*ASSIGNMENT:* Find the line with "- DA-CNN: Adversarial" in the entries below. Repeat it, every following line, and the line with "- DA-Seq: Adversarial", exactly and with nothing added.

Stored data
⟨

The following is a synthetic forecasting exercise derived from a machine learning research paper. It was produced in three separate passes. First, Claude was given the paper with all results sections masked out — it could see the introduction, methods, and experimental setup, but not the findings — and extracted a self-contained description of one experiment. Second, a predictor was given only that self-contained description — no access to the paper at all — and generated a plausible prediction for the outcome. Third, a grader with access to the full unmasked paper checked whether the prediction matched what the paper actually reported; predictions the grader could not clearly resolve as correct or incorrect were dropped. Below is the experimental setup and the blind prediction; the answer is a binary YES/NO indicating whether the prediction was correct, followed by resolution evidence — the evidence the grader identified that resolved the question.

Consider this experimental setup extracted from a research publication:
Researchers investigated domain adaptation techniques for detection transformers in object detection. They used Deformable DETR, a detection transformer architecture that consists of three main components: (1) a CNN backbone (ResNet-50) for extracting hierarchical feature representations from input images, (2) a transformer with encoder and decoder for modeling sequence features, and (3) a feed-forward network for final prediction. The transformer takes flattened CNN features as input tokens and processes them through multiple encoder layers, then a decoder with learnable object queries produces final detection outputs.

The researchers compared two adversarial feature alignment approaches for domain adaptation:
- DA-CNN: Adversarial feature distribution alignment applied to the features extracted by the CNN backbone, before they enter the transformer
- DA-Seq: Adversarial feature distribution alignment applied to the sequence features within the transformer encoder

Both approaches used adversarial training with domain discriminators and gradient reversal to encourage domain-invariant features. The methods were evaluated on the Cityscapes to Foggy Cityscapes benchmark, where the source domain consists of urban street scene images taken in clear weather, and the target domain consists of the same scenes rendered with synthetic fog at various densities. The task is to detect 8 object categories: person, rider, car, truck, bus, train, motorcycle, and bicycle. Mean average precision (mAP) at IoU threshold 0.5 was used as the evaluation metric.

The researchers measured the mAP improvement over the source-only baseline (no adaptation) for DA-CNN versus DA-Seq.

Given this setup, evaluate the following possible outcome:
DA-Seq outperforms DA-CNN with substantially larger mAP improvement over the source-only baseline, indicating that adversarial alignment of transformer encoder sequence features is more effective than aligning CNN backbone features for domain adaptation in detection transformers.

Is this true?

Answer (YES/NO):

⟩

*THE ANSWER:*
- DA-CNN: Adversarial feature distribution alignment applied to the features extracted by the CNN backbone, before they enter the transformer
- DA-Seq: Adversarial feature distribution alignment applied to the sequence features within the transformer encoder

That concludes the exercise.